The Poof diaper is an interesting eco-friendly option that is made with renewable resources and is biodegradable under certain circumstances. However, this diaper didn't perform well in our tests for absorption with the lowest score in the group, and it scored below average for comfort. While you may be able to overlook the scratchy elastic and motion points, the main goal of a diaper is absorbing liquid and other wastes, which this diaper doesn't seem to do well and is something you can't overlook without potentially disastrous and messy consequences. This makes Poof a product we don't recommend.
Pros: Few leaks
Cons: Poor absorption, below average comfort, price
Compare to Similar Products
Our Analysis and Test Results
Poof was started by a mother of 5, Debra Lee, an award-winning designer. Debra found diaper changes frustrating due to poor features and guilt over how disposable options impact the environment. Debra used her background in textiles combined with technology and innovation to create what they call an environmentally responsible diaper that minimizes its impact on the planet. The company motto is "Better for you baby. Better for our Planet. Poof = Change."
The comparison chart shown here includes the overall scores for the disposable diapers we tested for this review. The Poof diaper came in the third from the bottom out of 23 products.
The information below provides details on what we liked and disliked about the Poof and why it had a disappointing overall score.
This diaper performed well in our tests for leaks with no leaking observed after the mock urine was applied to the diaper. In our research of online reviews from parents on Amazon, the diaper scored about average compared to the competition with few users complaining of leaking problems with this product.
This product also scored above average for health. It is free of most chemicals and additives that cause irritation to baby's skin. Poof claims it is free of perfume, chlorine, latex, lotion, and dyes (see dislikes below).
This diaper also scored above average for being eco-friendly. Depending on what is important to you, this could make the Poof a desirable option. Poof is made with non-GMO corn and renewable bamboo, as well as being designed to be biodegradable under certain circumstances. However, it is not the only option with these kinds of features and Nature Babycare has similar properties but with a higher score and lower price.
Probably the most significant dislike of the Poof is its performance in our absorption tests. This diaper has the lowest absorption score with a 1 of 10 that tied with the Aleva Naturals Bamboo Baby that had similar test results. During testing, the paper applied to the diaper after it was exposed to our mock urine came back greener, and therefore, wetter than the competition. The Poof diaper consistently had more green on the test paper than any other product we tested. This translates to a wetter surface against baby's bottom and a bigger chance of wet clothes or an inability to soak up what your baby dishes out.
We aren't big fans of misleading advertising. This diaper says dye free, but there are prints on the outside of the diaper which indicate some kind of pigment was used, making "dye free" misleading. We wish there was an agreed upon definition for some of the language manufacturers use. What is the difference between dyes, ink, and pigment? No one knows or can agree. Poof says they use a soy-based pigment, which in our opinion is not the same as "dye free". Poof does offer a partial disclosure list on ingredients but does not offer an allergy certification.
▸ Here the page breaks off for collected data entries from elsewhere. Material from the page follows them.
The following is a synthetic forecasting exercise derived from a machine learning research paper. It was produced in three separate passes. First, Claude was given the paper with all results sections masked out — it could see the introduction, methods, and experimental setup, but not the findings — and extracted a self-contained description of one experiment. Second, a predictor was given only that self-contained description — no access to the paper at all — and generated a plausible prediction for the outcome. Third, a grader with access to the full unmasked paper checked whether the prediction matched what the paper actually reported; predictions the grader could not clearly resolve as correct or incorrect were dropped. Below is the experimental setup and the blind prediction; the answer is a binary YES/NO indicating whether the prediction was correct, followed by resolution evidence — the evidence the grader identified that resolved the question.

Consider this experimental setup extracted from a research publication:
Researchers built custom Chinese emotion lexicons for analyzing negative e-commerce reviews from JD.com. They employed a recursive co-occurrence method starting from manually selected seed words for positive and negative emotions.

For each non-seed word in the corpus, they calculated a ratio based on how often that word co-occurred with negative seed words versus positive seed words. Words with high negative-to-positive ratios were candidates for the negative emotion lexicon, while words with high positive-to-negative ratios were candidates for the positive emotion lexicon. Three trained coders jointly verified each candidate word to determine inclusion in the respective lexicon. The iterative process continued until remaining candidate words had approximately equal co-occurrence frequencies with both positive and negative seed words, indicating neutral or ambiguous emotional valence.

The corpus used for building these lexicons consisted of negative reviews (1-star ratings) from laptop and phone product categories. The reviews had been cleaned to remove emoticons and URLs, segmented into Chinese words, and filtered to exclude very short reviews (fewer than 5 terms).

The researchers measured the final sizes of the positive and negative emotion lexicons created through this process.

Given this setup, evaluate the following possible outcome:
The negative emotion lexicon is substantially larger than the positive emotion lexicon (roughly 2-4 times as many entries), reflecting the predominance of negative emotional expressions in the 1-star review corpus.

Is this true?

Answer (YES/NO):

This diaper scored below average for comfort and we think some babies will dislike the way it fits or feels. While the main fabric feels soft, the elastic and motion points do not. The tabs also abrasive and not skin friendly. It isn't the most uncomfortable option we tested, but it is something to consider with a score below average.
This diaper is an interesting addition to the diaper market and offers parents a more environmentally friendly choice that has limited chemicals that make contact with baby's skin. However, the diaper didn't perform well in tests for absorption, which is the main job of a diaper. It doesn't matter how eco-friendly a product is if it doesn't do its job it isn't worth the price or hassle of ordering a special product that is hard to find.